| What you are asked to do |
Begin with the line that contains "Do you think" and transcribe each line after it, up to and including the last line of the listing below.

Dataset excerpt:

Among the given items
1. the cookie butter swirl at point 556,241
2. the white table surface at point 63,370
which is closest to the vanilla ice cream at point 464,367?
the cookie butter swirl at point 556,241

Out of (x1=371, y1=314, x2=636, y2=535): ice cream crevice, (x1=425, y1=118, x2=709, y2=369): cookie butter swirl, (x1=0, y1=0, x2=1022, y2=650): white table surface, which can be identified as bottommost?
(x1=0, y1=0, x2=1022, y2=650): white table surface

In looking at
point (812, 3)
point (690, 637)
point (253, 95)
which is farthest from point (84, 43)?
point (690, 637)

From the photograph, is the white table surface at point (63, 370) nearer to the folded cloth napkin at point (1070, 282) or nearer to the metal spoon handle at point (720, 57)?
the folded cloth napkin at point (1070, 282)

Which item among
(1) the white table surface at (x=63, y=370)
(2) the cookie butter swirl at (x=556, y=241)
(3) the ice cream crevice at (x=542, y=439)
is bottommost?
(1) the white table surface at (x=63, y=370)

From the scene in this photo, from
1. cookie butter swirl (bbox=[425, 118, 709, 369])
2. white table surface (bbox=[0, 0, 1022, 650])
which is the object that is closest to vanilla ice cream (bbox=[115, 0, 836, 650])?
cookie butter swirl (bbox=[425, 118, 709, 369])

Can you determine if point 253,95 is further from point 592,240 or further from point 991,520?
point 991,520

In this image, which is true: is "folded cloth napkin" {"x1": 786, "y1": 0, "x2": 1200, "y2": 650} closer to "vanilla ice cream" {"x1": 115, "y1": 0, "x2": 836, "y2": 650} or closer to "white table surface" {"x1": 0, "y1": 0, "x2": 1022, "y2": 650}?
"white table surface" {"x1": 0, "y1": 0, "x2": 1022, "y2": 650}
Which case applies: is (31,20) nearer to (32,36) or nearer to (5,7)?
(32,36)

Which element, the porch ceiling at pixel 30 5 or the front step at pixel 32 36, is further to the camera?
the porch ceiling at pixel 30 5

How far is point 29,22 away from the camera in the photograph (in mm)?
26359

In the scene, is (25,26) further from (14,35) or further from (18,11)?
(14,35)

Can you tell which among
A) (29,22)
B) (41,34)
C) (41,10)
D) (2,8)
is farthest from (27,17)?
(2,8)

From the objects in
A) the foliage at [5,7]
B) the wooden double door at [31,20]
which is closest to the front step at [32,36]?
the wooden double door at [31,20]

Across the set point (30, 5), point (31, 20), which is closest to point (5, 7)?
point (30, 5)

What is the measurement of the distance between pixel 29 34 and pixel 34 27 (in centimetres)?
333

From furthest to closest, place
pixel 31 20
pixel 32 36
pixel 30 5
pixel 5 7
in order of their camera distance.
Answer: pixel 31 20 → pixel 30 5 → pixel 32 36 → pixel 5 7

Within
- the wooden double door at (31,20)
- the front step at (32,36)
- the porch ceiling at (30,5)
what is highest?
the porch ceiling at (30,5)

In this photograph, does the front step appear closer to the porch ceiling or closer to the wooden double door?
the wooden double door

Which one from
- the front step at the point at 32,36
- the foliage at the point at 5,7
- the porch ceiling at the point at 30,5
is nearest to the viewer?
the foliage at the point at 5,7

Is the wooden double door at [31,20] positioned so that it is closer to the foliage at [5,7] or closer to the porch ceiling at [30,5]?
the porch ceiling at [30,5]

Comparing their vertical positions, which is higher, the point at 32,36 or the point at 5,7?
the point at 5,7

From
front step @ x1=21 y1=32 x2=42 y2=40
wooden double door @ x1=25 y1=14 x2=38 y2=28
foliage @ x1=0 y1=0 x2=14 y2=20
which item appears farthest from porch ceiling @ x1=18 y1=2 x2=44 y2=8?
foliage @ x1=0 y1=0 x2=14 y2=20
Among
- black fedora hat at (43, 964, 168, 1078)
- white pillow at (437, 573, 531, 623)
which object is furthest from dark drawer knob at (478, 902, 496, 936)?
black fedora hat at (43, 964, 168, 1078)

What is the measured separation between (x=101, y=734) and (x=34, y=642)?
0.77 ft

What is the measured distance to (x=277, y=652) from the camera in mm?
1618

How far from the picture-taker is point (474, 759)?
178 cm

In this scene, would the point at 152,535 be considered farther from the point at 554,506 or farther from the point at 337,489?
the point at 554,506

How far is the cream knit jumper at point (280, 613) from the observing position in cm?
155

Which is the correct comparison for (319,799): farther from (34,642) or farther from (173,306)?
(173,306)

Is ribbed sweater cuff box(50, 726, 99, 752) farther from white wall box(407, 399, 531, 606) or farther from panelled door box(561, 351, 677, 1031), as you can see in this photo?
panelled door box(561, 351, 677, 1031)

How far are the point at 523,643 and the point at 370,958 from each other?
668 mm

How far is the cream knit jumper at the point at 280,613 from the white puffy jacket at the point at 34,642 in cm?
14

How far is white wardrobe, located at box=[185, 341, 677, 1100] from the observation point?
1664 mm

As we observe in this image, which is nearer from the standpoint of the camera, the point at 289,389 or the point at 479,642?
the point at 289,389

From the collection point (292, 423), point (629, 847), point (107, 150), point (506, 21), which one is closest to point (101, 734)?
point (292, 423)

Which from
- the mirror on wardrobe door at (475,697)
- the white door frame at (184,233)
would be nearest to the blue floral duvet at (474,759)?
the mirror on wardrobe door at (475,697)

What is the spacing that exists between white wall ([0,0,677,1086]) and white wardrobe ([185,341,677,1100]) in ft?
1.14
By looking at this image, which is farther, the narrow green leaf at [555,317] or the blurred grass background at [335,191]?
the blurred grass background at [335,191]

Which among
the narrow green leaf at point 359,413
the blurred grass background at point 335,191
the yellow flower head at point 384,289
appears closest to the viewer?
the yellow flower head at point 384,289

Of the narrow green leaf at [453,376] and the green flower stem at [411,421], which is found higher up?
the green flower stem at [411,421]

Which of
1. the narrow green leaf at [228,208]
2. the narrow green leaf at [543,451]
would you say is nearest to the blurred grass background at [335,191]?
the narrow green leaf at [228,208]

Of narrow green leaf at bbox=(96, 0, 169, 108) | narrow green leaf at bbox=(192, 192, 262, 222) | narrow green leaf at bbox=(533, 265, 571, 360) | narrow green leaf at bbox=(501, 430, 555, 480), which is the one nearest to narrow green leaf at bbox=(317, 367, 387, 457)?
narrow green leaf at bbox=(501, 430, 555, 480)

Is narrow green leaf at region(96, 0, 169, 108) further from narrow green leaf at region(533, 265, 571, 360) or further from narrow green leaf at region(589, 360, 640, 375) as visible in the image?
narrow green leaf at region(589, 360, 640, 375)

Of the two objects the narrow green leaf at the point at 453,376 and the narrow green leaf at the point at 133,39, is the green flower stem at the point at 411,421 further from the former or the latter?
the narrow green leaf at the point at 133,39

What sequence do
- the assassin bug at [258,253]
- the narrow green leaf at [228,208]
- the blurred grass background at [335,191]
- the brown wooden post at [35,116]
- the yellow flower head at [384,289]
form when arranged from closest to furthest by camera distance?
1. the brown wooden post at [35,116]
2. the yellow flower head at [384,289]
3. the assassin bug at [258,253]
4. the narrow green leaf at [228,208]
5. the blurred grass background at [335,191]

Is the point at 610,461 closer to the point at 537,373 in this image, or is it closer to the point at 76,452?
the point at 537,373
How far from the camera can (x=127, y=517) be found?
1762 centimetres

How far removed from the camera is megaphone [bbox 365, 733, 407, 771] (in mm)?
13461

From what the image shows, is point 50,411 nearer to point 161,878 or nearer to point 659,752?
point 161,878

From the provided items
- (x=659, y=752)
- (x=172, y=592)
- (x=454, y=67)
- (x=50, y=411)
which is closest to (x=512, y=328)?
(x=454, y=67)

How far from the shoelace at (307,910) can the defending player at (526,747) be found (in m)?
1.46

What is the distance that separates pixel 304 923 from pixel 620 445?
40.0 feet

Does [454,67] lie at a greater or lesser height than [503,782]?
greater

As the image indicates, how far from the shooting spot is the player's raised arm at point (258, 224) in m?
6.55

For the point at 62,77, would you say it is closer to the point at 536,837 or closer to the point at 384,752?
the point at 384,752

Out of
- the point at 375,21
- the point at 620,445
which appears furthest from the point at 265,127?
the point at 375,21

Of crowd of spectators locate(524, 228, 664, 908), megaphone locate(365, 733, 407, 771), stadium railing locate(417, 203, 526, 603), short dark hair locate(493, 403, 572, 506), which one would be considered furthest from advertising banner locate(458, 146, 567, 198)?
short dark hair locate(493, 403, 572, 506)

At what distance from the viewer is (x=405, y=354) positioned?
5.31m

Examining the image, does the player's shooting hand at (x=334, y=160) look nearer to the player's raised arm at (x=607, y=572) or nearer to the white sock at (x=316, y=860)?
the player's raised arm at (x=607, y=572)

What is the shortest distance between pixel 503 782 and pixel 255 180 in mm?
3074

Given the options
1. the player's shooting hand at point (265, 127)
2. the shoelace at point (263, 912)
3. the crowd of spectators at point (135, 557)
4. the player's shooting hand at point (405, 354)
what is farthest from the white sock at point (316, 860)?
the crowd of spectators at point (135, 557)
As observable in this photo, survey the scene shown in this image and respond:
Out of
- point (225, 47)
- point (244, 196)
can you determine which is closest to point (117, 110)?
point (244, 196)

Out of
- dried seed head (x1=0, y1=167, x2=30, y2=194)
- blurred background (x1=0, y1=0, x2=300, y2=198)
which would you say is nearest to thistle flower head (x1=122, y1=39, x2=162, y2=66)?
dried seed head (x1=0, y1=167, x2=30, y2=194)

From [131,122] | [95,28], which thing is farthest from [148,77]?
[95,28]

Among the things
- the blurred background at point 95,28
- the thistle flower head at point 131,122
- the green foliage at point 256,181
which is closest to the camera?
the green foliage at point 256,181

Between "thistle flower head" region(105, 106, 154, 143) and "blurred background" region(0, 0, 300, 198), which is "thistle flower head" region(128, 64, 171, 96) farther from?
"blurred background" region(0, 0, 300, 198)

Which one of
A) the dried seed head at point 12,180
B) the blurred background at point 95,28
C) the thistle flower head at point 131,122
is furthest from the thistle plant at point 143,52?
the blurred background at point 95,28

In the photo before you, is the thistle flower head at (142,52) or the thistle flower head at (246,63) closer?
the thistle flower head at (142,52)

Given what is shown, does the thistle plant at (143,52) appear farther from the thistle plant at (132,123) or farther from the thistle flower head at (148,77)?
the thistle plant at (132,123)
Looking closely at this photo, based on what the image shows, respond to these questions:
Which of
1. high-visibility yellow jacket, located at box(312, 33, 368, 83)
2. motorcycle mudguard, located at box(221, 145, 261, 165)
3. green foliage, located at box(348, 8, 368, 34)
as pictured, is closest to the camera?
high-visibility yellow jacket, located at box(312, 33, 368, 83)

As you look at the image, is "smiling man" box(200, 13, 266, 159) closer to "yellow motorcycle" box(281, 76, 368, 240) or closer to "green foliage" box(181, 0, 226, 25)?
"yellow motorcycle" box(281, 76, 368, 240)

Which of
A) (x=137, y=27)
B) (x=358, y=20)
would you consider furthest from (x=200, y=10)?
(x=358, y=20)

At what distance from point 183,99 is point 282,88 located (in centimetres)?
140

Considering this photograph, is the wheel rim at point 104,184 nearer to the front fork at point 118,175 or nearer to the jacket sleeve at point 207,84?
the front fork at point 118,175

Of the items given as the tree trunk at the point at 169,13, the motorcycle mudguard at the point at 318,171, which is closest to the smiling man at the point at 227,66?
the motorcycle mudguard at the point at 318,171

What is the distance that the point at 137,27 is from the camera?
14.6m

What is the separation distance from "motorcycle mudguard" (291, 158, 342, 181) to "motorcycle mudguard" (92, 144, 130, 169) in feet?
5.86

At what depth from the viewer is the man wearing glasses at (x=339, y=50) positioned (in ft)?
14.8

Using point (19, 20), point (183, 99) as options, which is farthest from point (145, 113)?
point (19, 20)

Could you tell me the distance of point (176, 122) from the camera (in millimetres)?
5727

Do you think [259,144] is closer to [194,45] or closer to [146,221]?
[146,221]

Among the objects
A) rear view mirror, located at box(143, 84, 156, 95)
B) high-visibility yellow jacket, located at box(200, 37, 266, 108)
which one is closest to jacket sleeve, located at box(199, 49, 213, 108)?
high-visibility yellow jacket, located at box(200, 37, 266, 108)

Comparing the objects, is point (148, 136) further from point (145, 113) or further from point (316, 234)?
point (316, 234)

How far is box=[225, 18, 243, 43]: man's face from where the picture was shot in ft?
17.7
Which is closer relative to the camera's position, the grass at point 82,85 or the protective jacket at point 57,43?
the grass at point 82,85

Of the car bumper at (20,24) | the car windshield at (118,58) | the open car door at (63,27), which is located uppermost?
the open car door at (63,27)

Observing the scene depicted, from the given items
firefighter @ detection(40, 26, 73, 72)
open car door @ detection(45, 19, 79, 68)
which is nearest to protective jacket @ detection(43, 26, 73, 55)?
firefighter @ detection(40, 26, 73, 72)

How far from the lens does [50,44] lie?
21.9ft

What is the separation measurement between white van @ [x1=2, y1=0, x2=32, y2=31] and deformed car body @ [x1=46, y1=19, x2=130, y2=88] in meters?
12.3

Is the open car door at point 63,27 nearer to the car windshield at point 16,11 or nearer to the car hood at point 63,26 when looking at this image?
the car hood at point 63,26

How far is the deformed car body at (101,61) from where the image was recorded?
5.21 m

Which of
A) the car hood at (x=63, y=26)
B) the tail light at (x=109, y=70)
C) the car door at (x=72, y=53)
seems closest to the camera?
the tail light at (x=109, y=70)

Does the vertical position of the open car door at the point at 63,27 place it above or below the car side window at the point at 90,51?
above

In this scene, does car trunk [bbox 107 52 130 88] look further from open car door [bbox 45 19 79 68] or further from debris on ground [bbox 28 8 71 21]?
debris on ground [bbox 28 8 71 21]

| Answer to this problem |
Do you think [259,144] is closer to [194,45] or closer to [146,221]?
[146,221]

Among the objects
A) rear view mirror, located at box(143, 84, 156, 95)
B) high-visibility yellow jacket, located at box(200, 37, 266, 108)
which one is closest to jacket sleeve, located at box(199, 49, 213, 108)?
high-visibility yellow jacket, located at box(200, 37, 266, 108)

Comparing the objects, is point (148, 136) further from point (145, 113) or further from point (316, 234)?
point (316, 234)

How far is box=[225, 18, 243, 43]: man's face from where the picture was shot in ft?
17.7
Which is closer relative to the camera's position, the grass at point 82,85 or the protective jacket at point 57,43?
the grass at point 82,85

Of the car bumper at (20,24) | the car windshield at (118,58) | the open car door at (63,27), which is located uppermost?
the open car door at (63,27)

Observing the scene depicted, from the given items
firefighter @ detection(40, 26, 73, 72)
open car door @ detection(45, 19, 79, 68)
which is nearest to protective jacket @ detection(43, 26, 73, 55)?
firefighter @ detection(40, 26, 73, 72)

How far from the lens does [50,44] lie?
21.9ft

What is the separation measurement between white van @ [x1=2, y1=0, x2=32, y2=31] and deformed car body @ [x1=46, y1=19, x2=130, y2=88] in meters?
12.3

Is the open car door at point 63,27 nearer to the car windshield at point 16,11 or nearer to the car hood at point 63,26 when looking at this image?
the car hood at point 63,26

How far is the deformed car body at (101,61) from where the image was recorded?
5.21 m

Which of
A) the car hood at (x=63, y=26)
B) the tail light at (x=109, y=70)
C) the car door at (x=72, y=53)
seems closest to the camera?
the tail light at (x=109, y=70)

Does the vertical position of the open car door at the point at 63,27 place it above or below the car side window at the point at 90,51?
above

In this scene, does car trunk [bbox 107 52 130 88] look further from open car door [bbox 45 19 79 68] or further from debris on ground [bbox 28 8 71 21]?
debris on ground [bbox 28 8 71 21]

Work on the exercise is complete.